DOCUMENT TEXT:
══════════

In addition to managing the two soil types from the Oakville property, he makes two estate wines.

To enhance the flavors in each, he created new fermentation vessels - in two different shapes - for the the two different soil types, explaining that each shape of vessel produces a different type of extraction.

Ammons with his two different shapes of fermentation tanks
The tank with the larger bottom is more mechanical in extraction; he uses this for the volcanic blocks. The tank with the smaller bottom is more fluid, he says, based on infusion. It's better for grapes from the alluvial blocks. He also has terracotta amphora from Italy for some of the reds.

The whites are fermented in concrete eggs and tanks. With the help of a French consultant, Ammons has concrete tanks constructed that are lined with aggregate (not just cement) from the estate, enhancing the terroir driven influences in the wine even more.

The vintage doors to the winery were sourced
 from a former ice warehouse in New Jersey
Howard Backen designed the winery; the surrounding gardens (not pictured) were
created by the legendary Canadian designer Thomas Hobbs.

══════════

DATASET EXCERPTS:
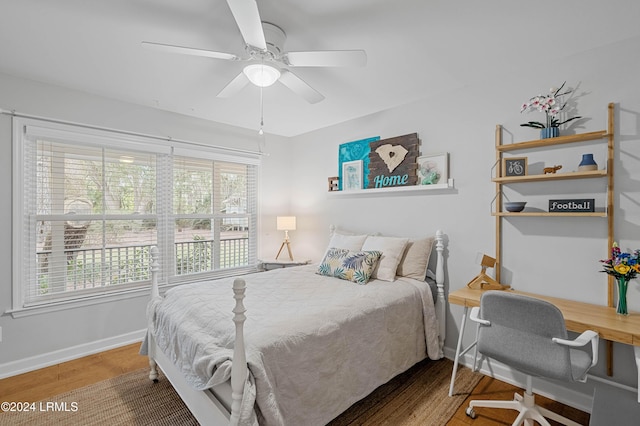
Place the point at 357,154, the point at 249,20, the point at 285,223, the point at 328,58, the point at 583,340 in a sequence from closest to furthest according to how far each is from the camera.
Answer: the point at 249,20, the point at 583,340, the point at 328,58, the point at 357,154, the point at 285,223

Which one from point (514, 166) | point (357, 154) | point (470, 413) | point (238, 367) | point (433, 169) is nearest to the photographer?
point (238, 367)

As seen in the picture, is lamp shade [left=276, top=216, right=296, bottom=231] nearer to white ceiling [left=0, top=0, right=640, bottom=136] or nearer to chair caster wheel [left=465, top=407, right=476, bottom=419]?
white ceiling [left=0, top=0, right=640, bottom=136]

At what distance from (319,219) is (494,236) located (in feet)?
7.17

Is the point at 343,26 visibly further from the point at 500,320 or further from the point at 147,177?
the point at 147,177

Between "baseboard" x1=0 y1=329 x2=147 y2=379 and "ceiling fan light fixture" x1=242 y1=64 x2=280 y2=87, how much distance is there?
9.61ft

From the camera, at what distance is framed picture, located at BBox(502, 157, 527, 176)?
2328mm

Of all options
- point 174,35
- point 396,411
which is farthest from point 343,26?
point 396,411

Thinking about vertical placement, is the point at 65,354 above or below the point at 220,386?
below

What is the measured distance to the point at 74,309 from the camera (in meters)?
2.84

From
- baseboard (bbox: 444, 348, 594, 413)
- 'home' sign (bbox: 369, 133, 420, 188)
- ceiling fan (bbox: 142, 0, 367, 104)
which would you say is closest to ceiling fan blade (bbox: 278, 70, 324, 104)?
ceiling fan (bbox: 142, 0, 367, 104)

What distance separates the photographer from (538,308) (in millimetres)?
1602

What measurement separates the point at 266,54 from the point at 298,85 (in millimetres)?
343

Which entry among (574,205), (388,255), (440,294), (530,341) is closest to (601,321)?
(530,341)

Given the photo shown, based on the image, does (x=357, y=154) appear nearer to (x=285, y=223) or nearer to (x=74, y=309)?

══════════

REQUIRED ACTION 1: In the winery text, where were the vintage doors to the winery sourced from?
REQUIRED ACTION 2: Please explain, using the winery text, why Ammons created fermentation vessels in two different shapes.

TASK OUTPUT 1: They came from a former ice warehouse in New Jersey.

TASK OUTPUT 2: He made them to enhance the flavors from the property's two soil types, because each shape produces a different type of extraction. The tank with the larger bottom extracts more mechanically and is used for the volcanic blocks. The tank with the smaller bottom is more fluid and based on infusion, which suits grapes from the alluvial blocks.